Sub HighLightCells()
ActiveSheet.UsedRange.Cells.FormatConditions.Delete
ActiveSheet.UsedRange.Cells.FormatConditions.Add Type:=xlCellValue, Operator:=xlEqual, Formula1:=ActiveCell
ActiveSheet.UsedRange.Cells.FormatConditions(1).Interior.ColorIndex = 4
End Sub
Preventing Duplicates with Data Validation
You can use Data Validation to prevent you entering duplicate bird names. See Debra Dalgelish's site here
Handling existing duplicates
My free Duplicate Master addin will let you
Select
Colour
List
Delete
duplicates.
But more importantly it will let you run more complex matching than exact strings, ie
Case Insensitive / Case Sensitive searches (sample below)
Trim/Clean data
Remove all blank spaces (including CHAR(160)) see the " mapgie" and "magpie" example below
Run regular expression matches (for example the sample below replaces s$ with "" to remove plurals)
Match on any combination of columns (ie Column A, all columns, Column A&B etc)
I'm surprised that no one has mentioned the RemoveDuplicates method.

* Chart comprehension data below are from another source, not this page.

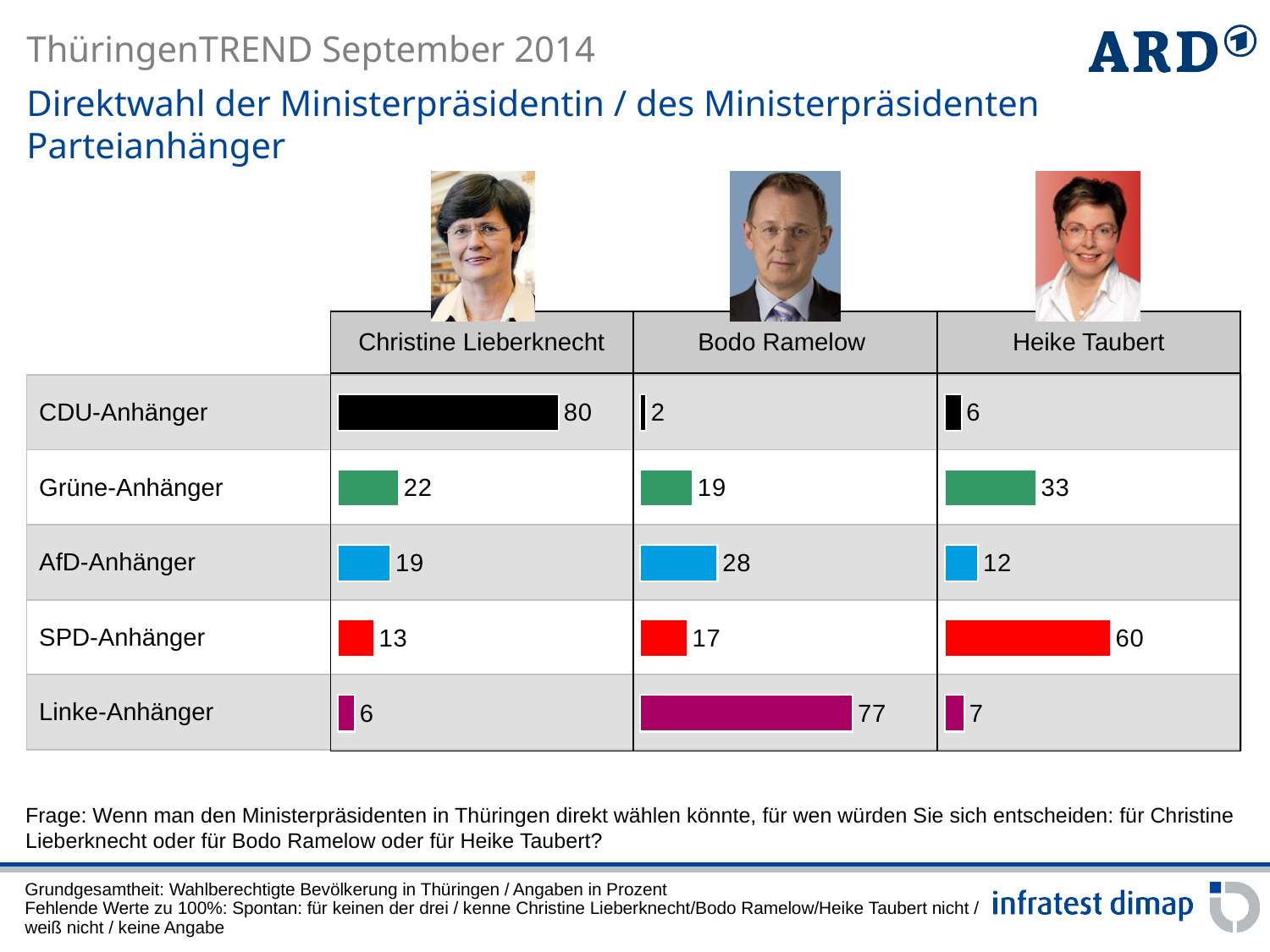
What is the difference between Heike Taubert's and Christine Lieberknecht's values among SPD-Anhänger? 47 What value is shown for Bodo Ramelow among AfD-Anhänger? 28 What value is shown for Heike Taubert among SPD-Anhänger? 60 How many groups of party supporters (Anhänger) are listed in the chart? 5 What value is shown for Bodo Ramelow among Linke-Anhänger? 77 Among CDU-Anhänger, which candidate has the lowest value? Bodo Ramelow Among Grüne-Anhänger, which candidate has the highest value? Heike Taubert What percentage of CDU-Anhänger would choose Christine Lieberknecht? 80 What is the difference between Bodo Ramelow's and Heike Taubert's values among AfD-Anhänger? 16 What colour are the bars in the Linke-Anhänger row? Purple Among Grüne-Anhänger, who has the larger value: Christine Lieberknecht or Bodo Ramelow? Christine Lieberknecht What kind of chart is used to display the values? Bar chart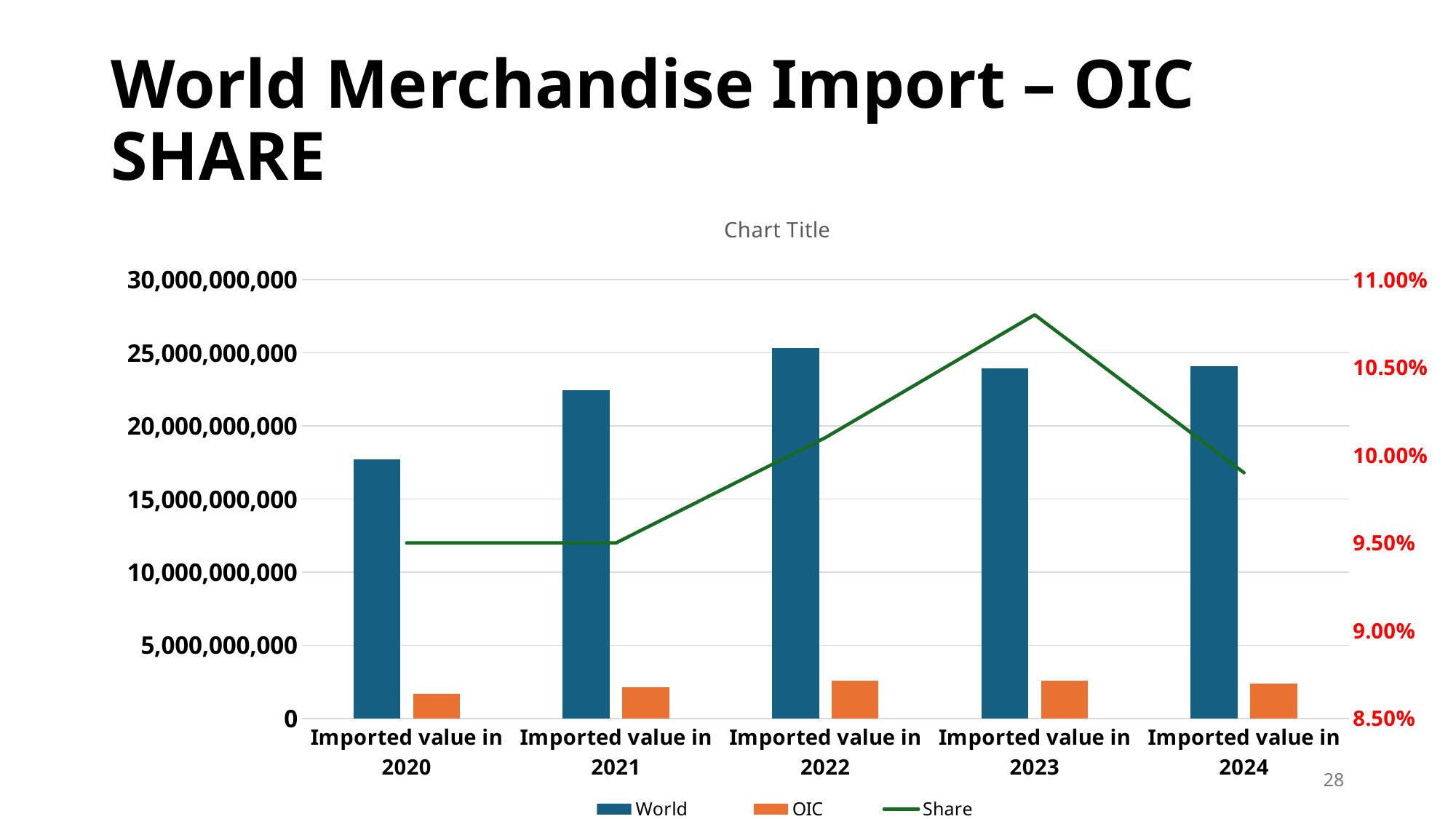
In which year does the Share line reach its highest point? Imported value in 2023 In which year is the World imported value lowest? Imported value in 2020 How many series does the legend list? 3 In which year is the OIC imported value lowest? Imported value in 2020 How many year categories are shown on the x axis? 5 What title is printed above the chart? Chart Title In which year is the World imported value highest? Imported value in 2022 Does the World imported value rise or fall from 2020 to 2022? rise What kind of chart is this? Combined bar and line chart Is the Share value in 2023 greater or less than 10.50%? greater Is the World imported value in 2020 greater or less than 20,000,000,000? less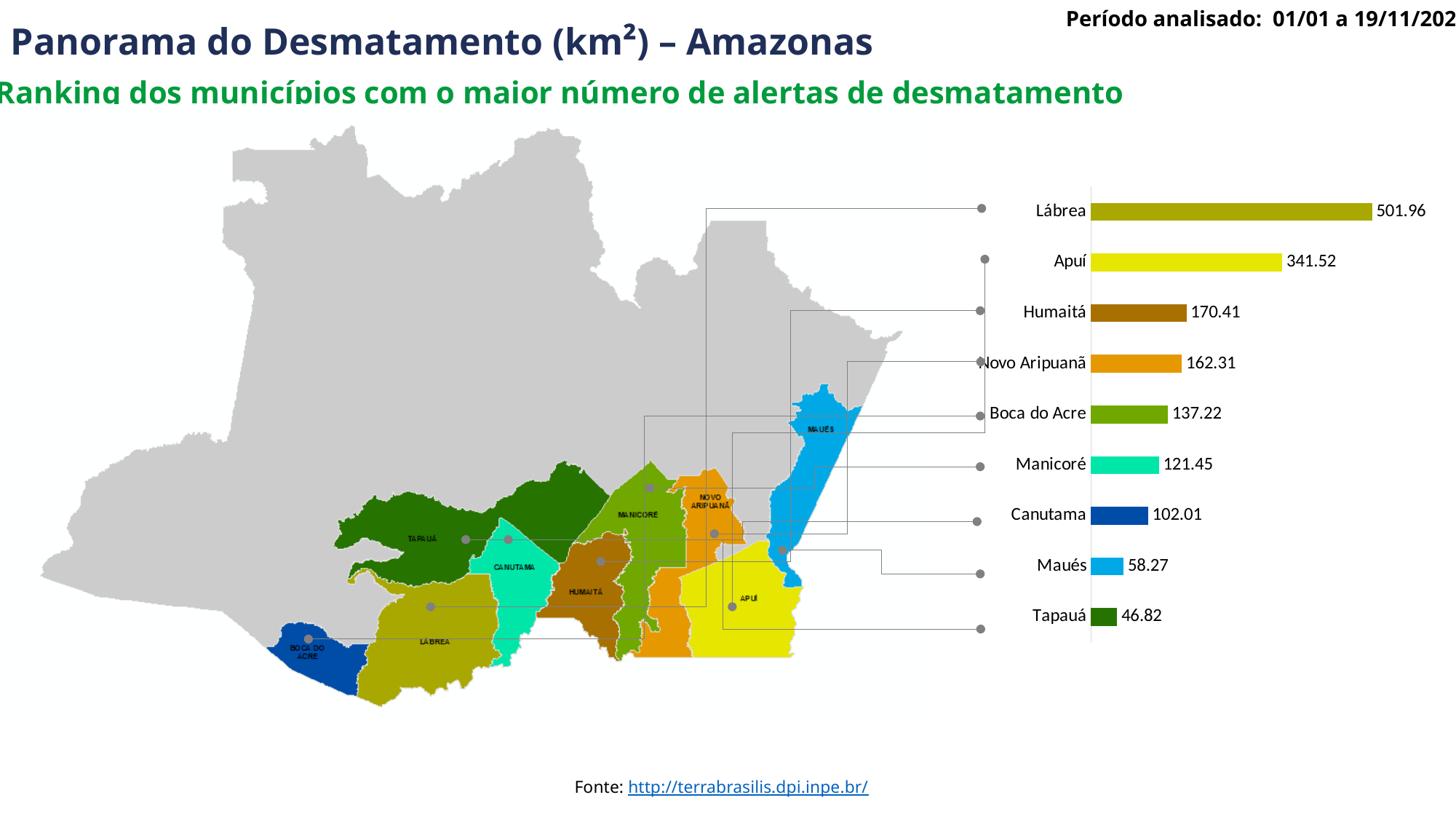
What value is shown for Maués? 58.27 What is the difference between the values for Maués and Tapauá? 11.45 How many municipalities are shown in the bar chart? 9 Which municipality has the lowest value in the bar chart? Tapauá What value is shown for Novo Aripuanã? 162.31 Which has a larger value, Boca do Acre or Manicoré? Boca do Acre Which has a larger value, Canutama or Apuí? Apuí What is the difference between the values for Lábrea and Apuí? 160.44 What is the value shown for Humaitá? 170.41 What is the deforestation value shown for Lábrea? 501.96 What kind of chart is used to rank the municipalities? Bar chart Which municipality has the highest value in the bar chart? Lábrea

ActiveSheet.Range("A:A").RemoveDuplicates Columns:=1
This will simply remove any duplicate entries on the active worksheet in column A. It takes milliseconds to run (tested with 200k rows). Mind you, this will strictly delete all the duplicate entries. Although that isn't how the original question was worded, I do believe that this still serves your purpose.
One simple way of finding unique values is to use the advance filter and filter for unique values only and copy and paste them into other sheet as when the pivot is removed you will get the whole data with the duplicate in them.
Sort the range
and in next column put `=if(a2=a1;1;if(a2=a3;1;0))
"1" will be displayed for duplicates.